What Patients and Doctors Should Know About Graves’ Disease

What Patients and Doctors Should Know About Graves’ Disease

SHARE

Graves’ disease is a disorder of the immune system that causes hyperthyroidism. This can cause sudden weight loss, rapid or irregular heartbeat, sweating, and nervousness or irritability. There are three treatment options for Graves’ disease: anti-thyroid medication, radioactive iodine or surgery. These all reduce or eliminate thyroid hormone production, but differ in effectiveness, potential side effects, and cost.

Juan Brito Campana, M.B.B.S, Mayo Clinic endocrinologist
Juan Brito Campana, M.B.B.S, Mayo Clinic endocrinologist

A research team led by Juan Brito Campana, M.B.B.S., is trying to gain a clearer understanding of the different therapies – both in prevalence and effectiveness. Building the evidence base surrounding Graves’ disease can lead to better information for patient decision making, as well as potentially better therapies.

An endocrinologist at Mayo Clinic, Dr. Brito Campana says that until now, the common understanding in the United States was that radioactive iodine was the preferred therapy (Burch, 2012). He and his team wondered if that was still the case, and further, whether that was the best choice for patients.

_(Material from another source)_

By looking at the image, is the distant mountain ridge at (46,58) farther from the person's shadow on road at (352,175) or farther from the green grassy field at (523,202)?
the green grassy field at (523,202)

Using the OptumLabs™ Data Warehouse, they reviewed medical claims information for 8,217 adult patients diagnosed with Graves’ disease in the United States. They found that despite reported preference for radioactive iodine therapy, anti-thyroid medications were prescribed to 58 percent of the group. Radioactive iodine was used only 35 percent of the time, and 6 percent of patients received surgery. There were several unexpected variables, including gender, age, ethnicity (Hispanic versus non-Hispanic) and geography.

The researchers’ findings are published online in Thyroid.

“These findings suggest that treatment availability, local expertise, and incentives shaping the nature and frequency of post-treatment follow-up, are playing a role in the providers’ choice of therapy,” says Dr. Brito Campana. “We don’t know how much patients are involved in the decision, and hope creating awareness and providing a tool to aid in understanding the options will be beneficial to the patient experience.”

He and his team plan to continue building the evidence base for the care options available to patients with Graves’ disease.

“We don’t know as much as we should about the effectiveness of the different anti-thyroid medications and their side effects,” he says. “We think we’ll be able to gain a clearer understanding of the comparative effectiveness of not only the two available anti-thyroid drugs (methimazole and propylthiouracil), but also radioactive iodine or surgery.”

In the face of multiple treatment options and remaining questions, Dr. Brito Campana encourages providers to remember: “the most important factor driving choice should be patient preference.”

In previous work (Brito, 2015), he and his colleagues developed a decision aid promoting patient-centered care and improving ability for shared decision making between patients and providers.

The current research was supported by the Mayo Clinic Robert D. and Patricia E. Kern Center for the Science of Health Care Delivery.